Equating Gas Pressure and Projectile Stagnation Pressure

[user1111999]

Imagine a projectile with density p, initial velocity v0 and initial stagnation pressure = 0.5p{v0}^2 being fired into the gas chamber with a final gas pressure given by Pg = nkT, for n being the final number density before (at max pressure of gas) and T the corresponding temperature of the gas.

Is it true that the initial stagnation pressure and final gas pressure can be related, as well as the final gas energy and initial projectile kinetic energy? Or mathematically are the following statements true?

0.5p{v0}^2 = nkT (Statement 1)
and
0.5m{v0}^2 = NkT

12ρpvp02=nkBTf and12mpvp02=NkBTf For m being the mass of the projectile and N being the number of particles in the gas. I have attached a diagram of the intended thought experiment below:

 

[Chestermiller]

Only a fluid can have a stagnation pressure.

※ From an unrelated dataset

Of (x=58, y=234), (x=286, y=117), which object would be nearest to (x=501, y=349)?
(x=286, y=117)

A solid projectile can't.

 

[Arjan82]

Imagine a projectile with density p, initial velocity v0 and initial stagnation pressure = 0.5p{v0}^2

the equation $p = 0.5\rho v_0^2$ (now $p$ is pressure and $\rho$ is density, as per usual convention) means nothing in this case. You should use its kinetic energy: $E_k = 0.5m v_0^2$.

being fired into the gas chamber with a final gas pressure given by Pg = nkT, for n being the final number density before (at max pressure of gas) and T the corresponding temperature of the gas.

But what is $g$ in this equation? Usually the symbol is used for gravitational acceleration, but that makes no sense here. And $k$ is the Boltzmann constant?

Also, in common notation regarding the gas law $n$ is the amount of substance (gas) in moles. The term 'number density' means nothing to me.

The equation $Pg=nkT$ is either incorrect or uses strange symbols for common quantities, making it unreadable. Could you specify the actual equation you mean?

Is it true that the initial stagnation pressure and final gas pressure can be related, as well as the final gas energy and initial projectile kinetic energy? Or mathematically are the following statements true?

You can only relate the energies, and actually only energy differences (i.e. the change in kinetic energy is added to the gas). Using the gas law is not enough here. With the gas law you can equate:

$$
\frac{p_1 V_1}{T_1} = \frac{p_2 V_2}{T_2}
$$

with $V$ the volume. But then you need the pressure in the end condition, for which you need something like the isentropic flow relations. But then again, that assumes, well, isentropic flow. Usually slamming a 'projectile' into some container is not isentropic.

(or actually, I'm thinking, maybe the problem is that it does not remain Barotropic? I'm not sure here. But that of course also depends on how fast the projectile is slamming into the container)

12ρpvp02=nkBTf and12mpvp02=NkBTf

This is gibberish to me. Please use the LaTeX Guide.

 

[berkeman]

Thread closed temporarily for Moderation...

 

[berkeman]

At OP's request, the thread will remain closed. Thanks folks.